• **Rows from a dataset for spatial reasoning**
** BEGIN **
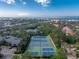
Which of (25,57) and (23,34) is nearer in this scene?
(25,57)

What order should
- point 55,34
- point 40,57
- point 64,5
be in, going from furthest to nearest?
point 55,34, point 64,5, point 40,57

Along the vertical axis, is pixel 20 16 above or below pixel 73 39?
above

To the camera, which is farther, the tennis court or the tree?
the tree

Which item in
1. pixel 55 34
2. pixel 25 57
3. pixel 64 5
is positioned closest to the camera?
pixel 25 57

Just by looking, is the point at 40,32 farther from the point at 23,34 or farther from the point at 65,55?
the point at 65,55

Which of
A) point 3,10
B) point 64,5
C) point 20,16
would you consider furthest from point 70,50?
point 3,10

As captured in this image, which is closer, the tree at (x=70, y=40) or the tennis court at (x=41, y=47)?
the tennis court at (x=41, y=47)

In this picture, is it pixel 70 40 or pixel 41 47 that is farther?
pixel 70 40

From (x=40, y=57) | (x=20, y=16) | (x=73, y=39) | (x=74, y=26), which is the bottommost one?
(x=40, y=57)

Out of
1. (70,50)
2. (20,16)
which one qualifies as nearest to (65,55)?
(70,50)

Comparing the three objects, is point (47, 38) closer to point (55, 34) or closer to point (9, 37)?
point (55, 34)
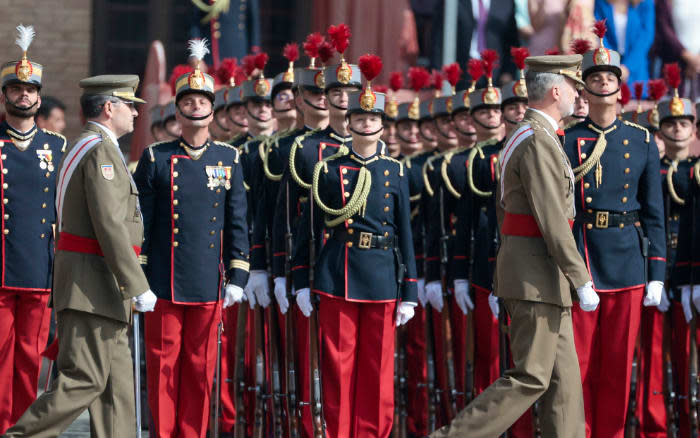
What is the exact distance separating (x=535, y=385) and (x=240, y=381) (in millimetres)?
2211

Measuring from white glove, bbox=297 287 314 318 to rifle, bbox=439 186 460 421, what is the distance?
1284 mm

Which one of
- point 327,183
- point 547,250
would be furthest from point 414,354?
point 547,250

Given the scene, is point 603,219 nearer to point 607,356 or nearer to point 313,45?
point 607,356

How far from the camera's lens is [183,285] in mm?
6953

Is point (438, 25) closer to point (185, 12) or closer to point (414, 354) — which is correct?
point (185, 12)

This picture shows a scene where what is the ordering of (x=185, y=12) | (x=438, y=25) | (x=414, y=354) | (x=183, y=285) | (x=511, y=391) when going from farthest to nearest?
(x=185, y=12) → (x=438, y=25) → (x=414, y=354) → (x=183, y=285) → (x=511, y=391)

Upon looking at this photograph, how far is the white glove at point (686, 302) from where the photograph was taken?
305 inches

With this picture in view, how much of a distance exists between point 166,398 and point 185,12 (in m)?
8.41

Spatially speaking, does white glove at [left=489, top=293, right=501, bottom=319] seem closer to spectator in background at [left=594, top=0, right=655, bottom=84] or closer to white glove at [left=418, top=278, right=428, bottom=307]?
white glove at [left=418, top=278, right=428, bottom=307]

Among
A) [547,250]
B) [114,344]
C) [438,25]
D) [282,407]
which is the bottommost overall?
[282,407]

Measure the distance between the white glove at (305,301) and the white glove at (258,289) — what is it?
583 millimetres

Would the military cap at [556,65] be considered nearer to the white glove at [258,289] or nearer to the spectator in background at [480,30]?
the white glove at [258,289]

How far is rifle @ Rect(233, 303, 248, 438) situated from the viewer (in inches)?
** END **
• **Directions for this task**
Reproduce all of the records above word for word, leaving out the pictures.

• **Result**
Which of (25,57) and (23,34) is nearer in this scene?
(25,57)

What order should
- point 55,34
- point 40,57
- point 64,5
be in, going from furthest to nearest?
point 55,34, point 64,5, point 40,57

Along the vertical axis, is pixel 20 16 above or below pixel 73 39?
above

To the camera, which is farther, the tennis court or the tree?
the tree

Which item in
1. pixel 55 34
2. pixel 25 57
3. pixel 64 5
is positioned closest to the camera?
pixel 25 57

Just by looking, is the point at 40,32 farther from the point at 23,34 or farther from the point at 65,55?
the point at 65,55

Which of
A) point 3,10
B) point 64,5
C) point 20,16
would you consider furthest from point 70,50?
point 3,10

As captured in this image, which is closer, the tree at (x=70, y=40) or the tennis court at (x=41, y=47)?
the tennis court at (x=41, y=47)

In this picture, is it pixel 70 40 or pixel 41 47 that is farther?
pixel 70 40

From (x=40, y=57) | (x=20, y=16) | (x=73, y=39) | (x=74, y=26), which is the bottommost one?
(x=40, y=57)

Out of
1. (70,50)
2. (20,16)
which one qualifies as nearest to (65,55)?
(70,50)

Comparing the three objects, is point (47, 38) closer to point (55, 34) or closer to point (9, 37)?
point (55, 34)
What is the exact distance separating (x=535, y=385) and (x=240, y=381) (in millimetres)?
2211

Measuring from white glove, bbox=297 287 314 318 to rifle, bbox=439 186 460 421, what is the distance?
1284 mm

Which one of
- point 327,183
- point 547,250
would be furthest from point 414,354?
point 547,250

Given the scene, is point 603,219 nearer to point 607,356 or nearer to point 313,45?
point 607,356

How far from the camera's lens is [183,285] in mm?
6953

Is point (438, 25) closer to point (185, 12) or closer to point (414, 354) — which is correct?
point (185, 12)

This picture shows a scene where what is the ordering of (x=185, y=12) | (x=438, y=25) | (x=414, y=354) | (x=183, y=285) | (x=511, y=391) when going from farthest to nearest?
(x=185, y=12) → (x=438, y=25) → (x=414, y=354) → (x=183, y=285) → (x=511, y=391)

Upon looking at this photograph, how far is the white glove at point (686, 302) from where the photograph was taken?
305 inches

With this picture in view, how much of a distance exists between point 166,398 and point 185,12 (in m)?
8.41

Spatially speaking, does white glove at [left=489, top=293, right=501, bottom=319] seem closer to spectator in background at [left=594, top=0, right=655, bottom=84] or closer to white glove at [left=418, top=278, right=428, bottom=307]?
white glove at [left=418, top=278, right=428, bottom=307]

Among
A) [547,250]
B) [114,344]
C) [438,25]
D) [282,407]
which is the bottommost overall?
[282,407]

Measure the distance between the white glove at (305,301) and the white glove at (258,289) — what is it?
583 millimetres

Would the military cap at [556,65] be considered nearer to the white glove at [258,289] or nearer to the spectator in background at [480,30]?
the white glove at [258,289]

How far is rifle @ Rect(233, 303, 248, 438) situated from the viewer (in inches)?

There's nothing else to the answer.